-------- Document excerpt --------
National

Sunday 8 February 2026

Rising water table threatens homes as rain turns biblical

It could take months for groundwater to dissipate after downpours, say experts, with more on the way

Rain has fallen in the UK for 39 days and 39 nights so far in 2026 but the downpours will not stop at 40, forecasters have warned. Substantial parts of England were at risk of flooding yesterday.

The Environment Agency has issued more than 80 flood warnings, mostly in south-west England and the Midlands, after February continued to deliver the above-average rainfall that blighted January.

The daily drip, drip, drip has created a more pernicious form of flooding than is caused by biblical downpours during stormy weather. Instead, the accumulation of water makes the earth so soggy that homes are at risk of groundwater flooding as the water table rises – a situation facing residents in parts of Dorset, Wiltshire and Berkshire.

The sheer volume of water means it could take months for the groundwater to dissipate, according to the British Geological Survey. This weekend’s horse racing was abandoned in Newcastle, Exeter, Uttoxeter, Sandown and Bangor, but Chelmsford was scheduled to go ahead.
-------- Data records --------
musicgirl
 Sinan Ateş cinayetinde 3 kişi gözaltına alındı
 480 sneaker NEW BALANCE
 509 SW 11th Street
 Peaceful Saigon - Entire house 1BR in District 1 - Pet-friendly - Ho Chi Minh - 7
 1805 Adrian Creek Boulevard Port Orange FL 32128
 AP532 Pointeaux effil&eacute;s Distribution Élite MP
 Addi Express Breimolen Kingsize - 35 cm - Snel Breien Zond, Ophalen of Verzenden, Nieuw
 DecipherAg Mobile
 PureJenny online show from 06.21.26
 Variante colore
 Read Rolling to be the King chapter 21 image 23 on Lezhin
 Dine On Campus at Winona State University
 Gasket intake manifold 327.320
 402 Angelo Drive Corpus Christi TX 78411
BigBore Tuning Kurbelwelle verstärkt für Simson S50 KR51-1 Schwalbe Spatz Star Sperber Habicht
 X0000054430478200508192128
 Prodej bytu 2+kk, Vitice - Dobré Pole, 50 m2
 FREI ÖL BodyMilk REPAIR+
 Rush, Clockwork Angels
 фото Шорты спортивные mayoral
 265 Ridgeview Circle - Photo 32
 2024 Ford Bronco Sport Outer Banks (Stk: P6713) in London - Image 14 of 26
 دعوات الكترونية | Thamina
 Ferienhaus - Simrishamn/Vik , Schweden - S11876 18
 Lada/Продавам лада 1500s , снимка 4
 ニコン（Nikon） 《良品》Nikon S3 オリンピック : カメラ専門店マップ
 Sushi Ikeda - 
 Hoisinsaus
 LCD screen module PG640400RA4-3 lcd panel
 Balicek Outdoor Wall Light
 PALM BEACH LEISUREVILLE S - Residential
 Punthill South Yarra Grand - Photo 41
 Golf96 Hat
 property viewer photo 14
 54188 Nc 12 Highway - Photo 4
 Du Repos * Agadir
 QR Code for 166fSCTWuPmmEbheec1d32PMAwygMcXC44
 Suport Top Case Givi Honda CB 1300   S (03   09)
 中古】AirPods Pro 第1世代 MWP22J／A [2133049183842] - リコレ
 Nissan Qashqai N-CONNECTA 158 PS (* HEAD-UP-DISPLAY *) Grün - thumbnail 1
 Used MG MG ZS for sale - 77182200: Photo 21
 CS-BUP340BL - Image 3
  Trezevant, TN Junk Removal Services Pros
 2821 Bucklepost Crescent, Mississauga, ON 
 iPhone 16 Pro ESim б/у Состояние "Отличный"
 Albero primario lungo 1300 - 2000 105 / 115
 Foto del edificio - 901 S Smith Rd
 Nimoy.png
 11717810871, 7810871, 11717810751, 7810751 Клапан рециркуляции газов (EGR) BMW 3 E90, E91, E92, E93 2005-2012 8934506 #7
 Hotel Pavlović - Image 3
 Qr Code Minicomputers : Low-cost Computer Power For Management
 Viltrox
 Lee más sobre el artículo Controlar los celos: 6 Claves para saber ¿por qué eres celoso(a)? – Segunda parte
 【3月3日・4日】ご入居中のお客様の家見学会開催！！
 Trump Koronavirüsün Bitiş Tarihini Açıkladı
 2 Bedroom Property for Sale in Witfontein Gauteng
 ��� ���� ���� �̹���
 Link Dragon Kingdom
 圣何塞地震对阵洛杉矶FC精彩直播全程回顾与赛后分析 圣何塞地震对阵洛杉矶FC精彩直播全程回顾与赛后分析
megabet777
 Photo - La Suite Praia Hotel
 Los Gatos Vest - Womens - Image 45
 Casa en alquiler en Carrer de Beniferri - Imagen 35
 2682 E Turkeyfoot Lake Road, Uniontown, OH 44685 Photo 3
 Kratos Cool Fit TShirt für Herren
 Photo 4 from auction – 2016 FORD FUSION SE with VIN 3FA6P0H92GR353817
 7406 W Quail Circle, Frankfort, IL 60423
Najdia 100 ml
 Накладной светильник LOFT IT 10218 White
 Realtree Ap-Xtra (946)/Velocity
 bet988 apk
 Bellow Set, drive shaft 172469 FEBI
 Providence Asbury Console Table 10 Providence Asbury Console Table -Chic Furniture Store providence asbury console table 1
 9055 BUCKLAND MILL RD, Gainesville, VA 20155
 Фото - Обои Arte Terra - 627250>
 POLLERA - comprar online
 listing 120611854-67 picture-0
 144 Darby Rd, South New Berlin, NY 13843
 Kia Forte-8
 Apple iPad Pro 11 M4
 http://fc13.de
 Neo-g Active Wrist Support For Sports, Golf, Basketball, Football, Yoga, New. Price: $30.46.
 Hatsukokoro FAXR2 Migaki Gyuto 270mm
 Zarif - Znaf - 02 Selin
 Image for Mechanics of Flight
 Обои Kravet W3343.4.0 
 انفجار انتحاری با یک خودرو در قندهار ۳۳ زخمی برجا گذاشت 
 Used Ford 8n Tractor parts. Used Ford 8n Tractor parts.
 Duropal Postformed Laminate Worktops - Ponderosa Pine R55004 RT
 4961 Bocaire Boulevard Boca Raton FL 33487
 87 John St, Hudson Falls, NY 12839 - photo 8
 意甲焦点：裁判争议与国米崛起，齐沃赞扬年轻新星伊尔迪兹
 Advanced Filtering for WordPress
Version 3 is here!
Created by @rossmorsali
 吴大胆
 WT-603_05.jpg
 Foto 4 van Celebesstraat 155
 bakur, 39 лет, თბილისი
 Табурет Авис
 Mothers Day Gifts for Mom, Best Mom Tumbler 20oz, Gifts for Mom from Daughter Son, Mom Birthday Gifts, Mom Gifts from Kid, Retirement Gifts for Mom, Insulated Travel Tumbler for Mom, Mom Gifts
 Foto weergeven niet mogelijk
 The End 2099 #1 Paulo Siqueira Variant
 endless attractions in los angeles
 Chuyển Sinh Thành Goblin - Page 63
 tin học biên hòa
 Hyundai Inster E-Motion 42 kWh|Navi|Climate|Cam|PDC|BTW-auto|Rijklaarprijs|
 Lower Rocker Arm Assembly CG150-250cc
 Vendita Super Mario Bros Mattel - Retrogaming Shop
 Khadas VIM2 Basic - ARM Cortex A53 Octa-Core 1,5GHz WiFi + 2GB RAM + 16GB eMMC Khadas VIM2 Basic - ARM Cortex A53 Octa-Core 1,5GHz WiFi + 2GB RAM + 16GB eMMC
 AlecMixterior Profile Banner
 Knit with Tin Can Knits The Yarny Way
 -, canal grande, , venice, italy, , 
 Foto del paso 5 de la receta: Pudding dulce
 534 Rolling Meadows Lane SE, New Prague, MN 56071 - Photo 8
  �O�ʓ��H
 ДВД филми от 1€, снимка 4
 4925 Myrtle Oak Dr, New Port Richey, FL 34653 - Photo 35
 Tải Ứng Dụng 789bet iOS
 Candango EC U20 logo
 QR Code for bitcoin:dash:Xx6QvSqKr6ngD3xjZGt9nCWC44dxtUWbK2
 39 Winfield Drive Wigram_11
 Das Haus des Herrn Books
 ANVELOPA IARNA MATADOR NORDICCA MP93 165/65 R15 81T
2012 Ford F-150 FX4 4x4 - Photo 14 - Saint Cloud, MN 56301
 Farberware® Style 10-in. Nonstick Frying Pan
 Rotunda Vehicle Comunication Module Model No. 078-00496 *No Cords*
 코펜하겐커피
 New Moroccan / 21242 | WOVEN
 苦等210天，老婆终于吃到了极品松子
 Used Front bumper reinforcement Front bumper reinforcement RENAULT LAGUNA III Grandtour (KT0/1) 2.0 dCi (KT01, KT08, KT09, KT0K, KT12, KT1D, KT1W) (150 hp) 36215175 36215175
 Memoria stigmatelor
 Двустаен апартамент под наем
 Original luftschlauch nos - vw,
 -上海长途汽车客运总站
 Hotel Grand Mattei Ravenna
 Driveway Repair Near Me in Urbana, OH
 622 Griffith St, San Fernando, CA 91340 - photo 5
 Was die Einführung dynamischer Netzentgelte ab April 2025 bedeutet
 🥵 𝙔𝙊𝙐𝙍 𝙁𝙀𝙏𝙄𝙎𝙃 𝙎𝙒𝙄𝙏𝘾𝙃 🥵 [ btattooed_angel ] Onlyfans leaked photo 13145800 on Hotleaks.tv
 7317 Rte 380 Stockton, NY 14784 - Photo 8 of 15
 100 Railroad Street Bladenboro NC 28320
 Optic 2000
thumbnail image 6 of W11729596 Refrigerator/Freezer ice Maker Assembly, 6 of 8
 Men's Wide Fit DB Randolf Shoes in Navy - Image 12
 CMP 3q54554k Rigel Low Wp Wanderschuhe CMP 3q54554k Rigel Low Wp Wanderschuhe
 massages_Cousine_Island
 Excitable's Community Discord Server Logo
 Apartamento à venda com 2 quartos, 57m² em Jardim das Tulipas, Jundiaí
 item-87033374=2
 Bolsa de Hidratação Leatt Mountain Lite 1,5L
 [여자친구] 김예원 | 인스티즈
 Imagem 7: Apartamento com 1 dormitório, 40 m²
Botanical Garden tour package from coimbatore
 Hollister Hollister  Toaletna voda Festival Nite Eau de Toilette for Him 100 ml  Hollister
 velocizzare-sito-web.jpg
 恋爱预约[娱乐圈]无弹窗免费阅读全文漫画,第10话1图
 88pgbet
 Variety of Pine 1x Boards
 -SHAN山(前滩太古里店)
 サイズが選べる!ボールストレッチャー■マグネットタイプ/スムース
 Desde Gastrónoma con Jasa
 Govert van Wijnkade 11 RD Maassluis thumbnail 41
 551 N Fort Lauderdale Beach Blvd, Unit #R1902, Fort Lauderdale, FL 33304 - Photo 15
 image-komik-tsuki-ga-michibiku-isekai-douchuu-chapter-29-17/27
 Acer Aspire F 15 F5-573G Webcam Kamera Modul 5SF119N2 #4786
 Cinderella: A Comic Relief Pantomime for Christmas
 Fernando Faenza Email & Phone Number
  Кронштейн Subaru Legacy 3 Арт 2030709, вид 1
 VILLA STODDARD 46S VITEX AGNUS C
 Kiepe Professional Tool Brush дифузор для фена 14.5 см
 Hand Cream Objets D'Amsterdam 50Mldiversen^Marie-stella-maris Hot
--------
(What the task requires):
Decide whether each statement agrees with the flooding article, answering yes or no and quoting the article's deciding words.
1. The Environment Agency's flood warnings were mostly in north-east England.
2. The British Geological Survey said it could take months for groundwater to dissipate.
3. This weekend's horse racing at Chelmsford was abandoned.
Answer using only the flooding article, not the data.

(Finished task):
1. No: "mostly in south-west England and the Midlands"
2. Yes: "it could take months for the groundwater to dissipate, according to the British Geological Survey"
3. No: "but Chelmsford was scheduled to go ahead"